I set Sweetie Pie gently on the floor. He let out a soft mew and trotted away. With Bill intent on Corinne, I slid my phone out of my purse. I clicked on the emergency icon so that I didn’t need to take the time to type in my pass code.
“What’s going on here?” Bill demanded.
I tucked my phone behind my back and glanced up.
Bill looked over at me. “What did you tell her?”
“I don’t know what you mean,” I said.
“I invited her,” Corinne said and faced him.
“No!” I gasped.
Bill spun around and stared into the barrel of a gun. He held up his hands instinctively. “Honey, what are you do
ing?”
“What I should have done a long time ago.”
“Come on, now.” He took a step toward her.
I whipped my phone from behind my back. I typed 911 on the keypad and ducked it behind my back again.
“Are you feeling all right, Corinne? Should I get you one of your pills?” Bill said.
“Stop walking,” she warned. “Or I’ll shoot you in your left ventricle.”
“What?” he said. “But, why?”
“You killed my baby.” Her hands quivered. “My one and only baby!”

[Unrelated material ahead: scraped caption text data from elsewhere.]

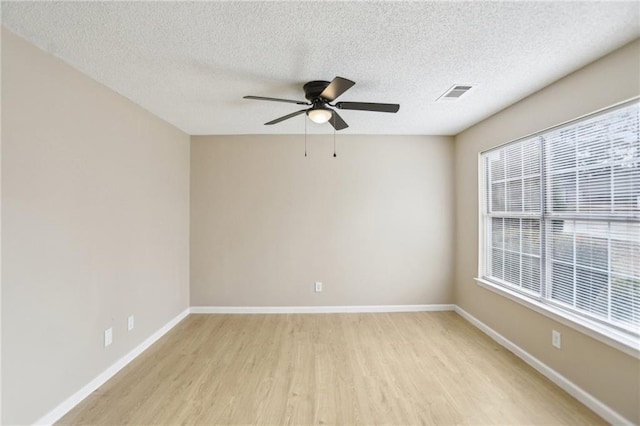 unfurnished room featuring ceiling fan, light hardwood / wood-style flooring, and a textured ceiling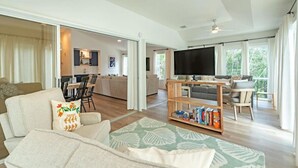 Un espacio habitable amplio con un sofá, una televisión y una mesa de centro de madera.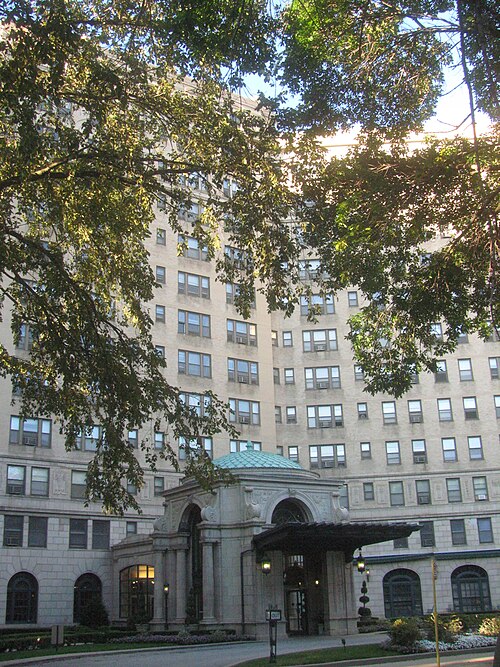The Windermere apartment hotel, a stone facade with a copper domed entrance portico beneath tall bays of windows.
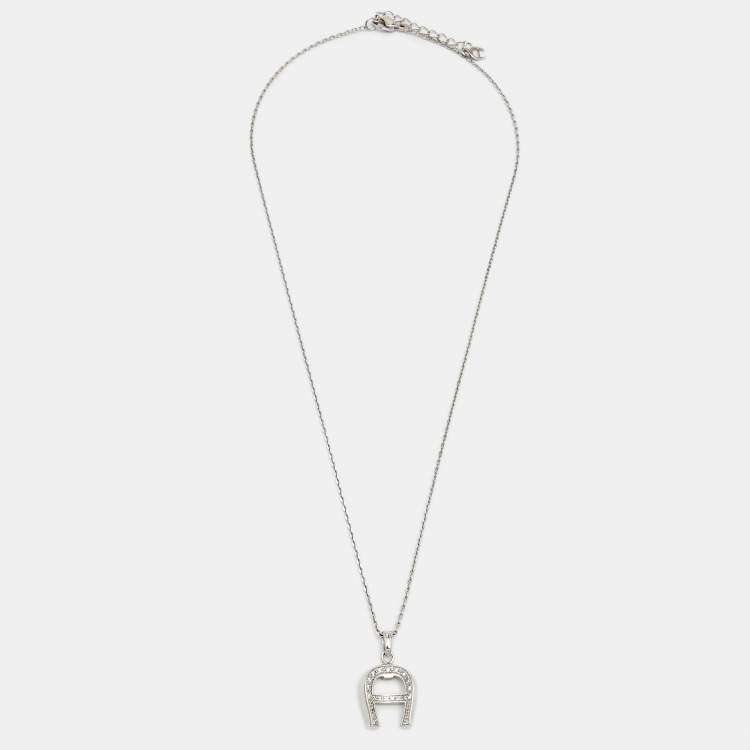 Pre Owned Aigner Silver Tone Crystal Logo Pendant Necklace & Earrings Set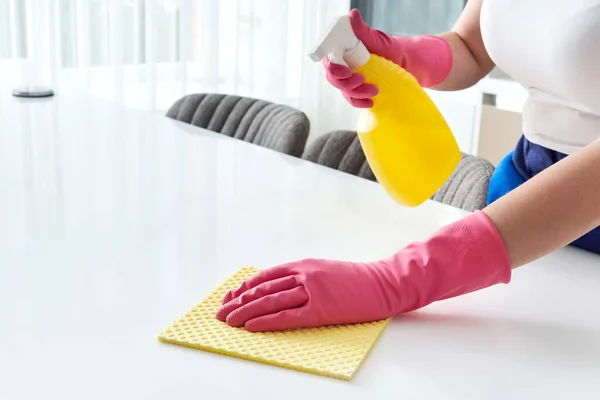 집에서 식탁을 닦을 때는 수건과 장갑을 사용하여 살균제 분말 병을 문질러 식탁 표면을 소독 한다. COVID-19 예방 주사 내부. — 스톡 사진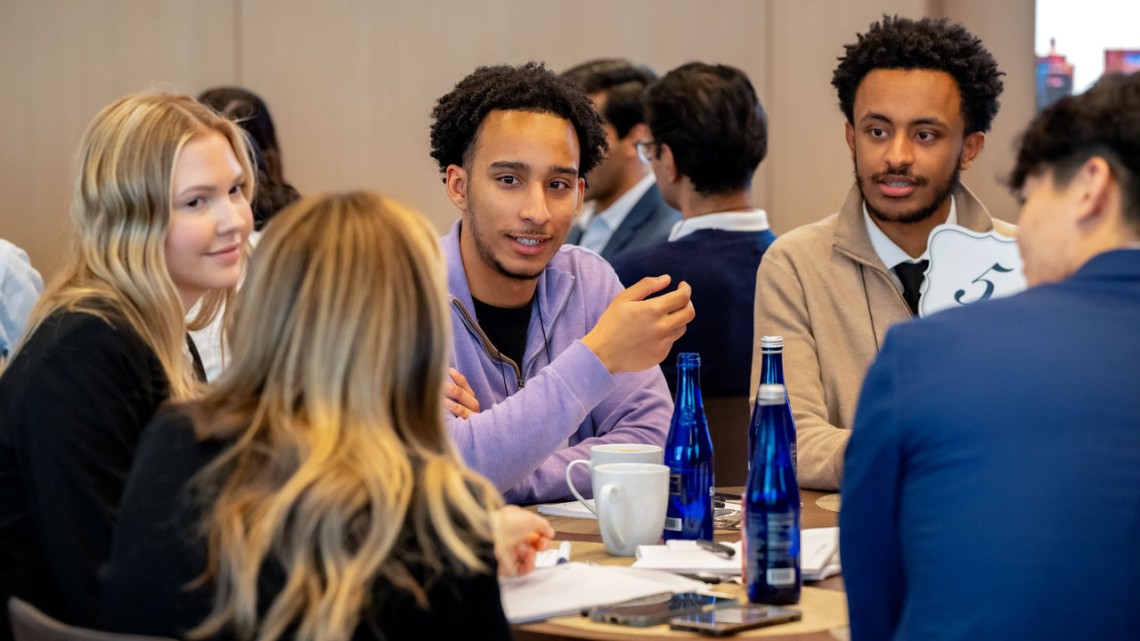 SC Johnson College student Jason DeLaCruz ’26 (in purple) speaks with mentors and students at a recent Accelerator Scholar event at KKR in New York City. 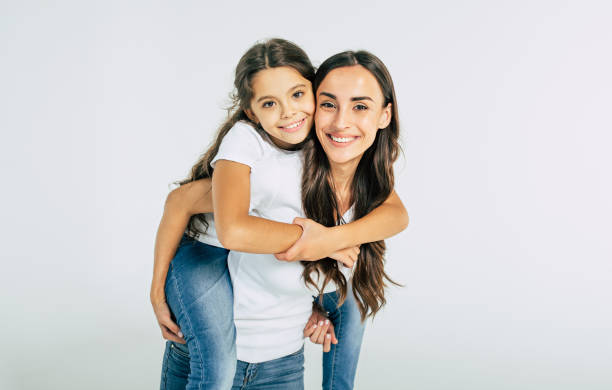 beautiful young brunette mother holds on back her cute little daughter in white t-shirts isolated in studio - family child portrait little girls imagens e fotografias de stock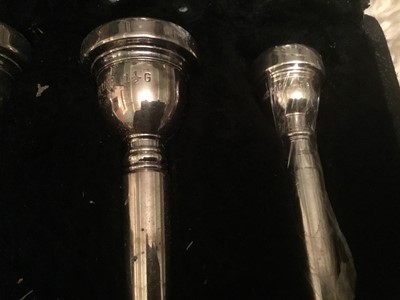 Lot 138 - Sample case of Vincent Bach Corp mouthpieces, various sizes, trumpet and cornet, horn and tuba family, 19 in total, in travelling case, unused condition, some in original wrapping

“No, honey, you have it all wrong.” He looked over his shoulder at me and then back at her. “Don’t you see? She’s the one you should be shooting.”
My eyes widened.
“She’s the one who is causing all the trouble,” he continued. “If she hadn’t started stirring things up, you and I could go on with our lives.”
Corinne glanced at me. “No,” she said. “That’s not true.” She looked back at Bill, but I could see the confusion in her eyes. “It was you.” She pulled the hammer back. “It was you all along.”
“This is craziness,” Bill said. “Why don’t you let me get you a pill and a shot of scotch.”
“How did you do it?” Corinne said. “I have to know.”
“Corinne … please!” he pleaded.
“Bill,” I said. “Maybe you should just answer her questions.” My throat had dried. “Maybe once she understands she’ll take that drink.” I tried to smile. “And maybe I’ll take one, too.”
“Shut up,” he snapped while still watching Corinne. “Now, come on, honey, please, just put the gun down. I swear I can explain everything.”
I prayed someone had picked up the 911 call but didn’t know for sure because I had muted my phone when I arrived. Luckily, in order to use my GPS to find the Johnstons’ house, I had to allow my phone to use my current location. Surely 911 possessed the technology to figure out where I was. I checked to ensure the microphone was pointed out. If they answered the call, they may hear the conversation. “Corinne?” I said in a loud voice. “Maybe Bill is right. Maybe you should put the gun down and stop threatening to kill your husband.”